═══ SELECTED EXCERPT
Right, the charset must agree with the charset of the program that wrote the
file.
-- Jack Krupansky
-----Original Message-----
From: Shawn Heisey
Sent: Monday, July 08, 2013 7:43 PM
To: solr-user@lucene.apache.org
Subject: Re: Indexing fails for docs with high Latin1 chars
On 7/8/2013 4:43 PM, John Randall wrote:
I'm new to Solr, so I'm probably missing something. So far I've
successfully indexed .xml docs with low Ascii chars. However when I try to
add a doc that has Latin1 chars with diacritics, it fails. I've tried
using the Jetty exampledocs post.jar, as well as using curl and directly
from a browser. All three of the following methods work fine when the docs
contain Ascii 32-126:
From a browser:
http://localhost:8080/solr/update/?stream.file=c:/solr/tml/exampledocs/57917486.xml&stream.contentType=application/xml
Using cURL:
curl
"http://localhost:8080/solr/update/?commit=true&stream.file=c:/solr/tml/exampledocs/57917486.xml&stream.contentType=application/xml”
Using post.jar from exampledocs directory
java -jar -Durl=http://localhost:8080/solr/update post.jar 57917486
java -jar -Durl=http://localhost:8080/solr/update post.jar 57917486.xml
I've tried other things: e.g., I've added the following line to the Tomcat
server.xml file, <Connector .../> section.
URIEncoding="UTF-8"
I've also copied some characters out of the utf8-example.xml file that
came with the Jetty app. It still fails. I also changed the offending
characters to their unicode equivalent: e.g., N with tilde to Ñ and
Ñ without success. For N with tilde and e with acute I get the
following message:
HTTP Status 400 - Invalid UTF-8 middle byte 0x4f (at char #159, byte #37)
══════
═══ RECORDS PROVIDED
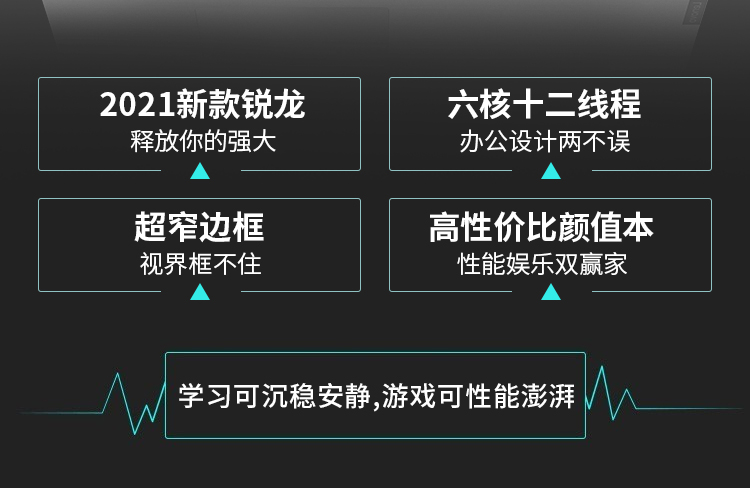 2021新款锐龙
释放你的强大

六核十二线程
办公设计两不误

超窄边框
视界框不住

高性价比颜值本
性能娱乐双赢家

学习可沉稳安静,游戏可性能澎湃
══════
DESCRIPTION OF THE TASK:
Answer these questions about the Solr indexing thread:
(a) According to Jack Krupansky, what must the charset agree with?
(b) What setting was added to the Tomcat server.xml file?
(c) What HTTP status code appears in the error message?

FINISHED TASK:
(a) The charset of the program that wrote the file.
(b) URIEncoding="UTF-8", in the <Connector .../> section.
(c) 400.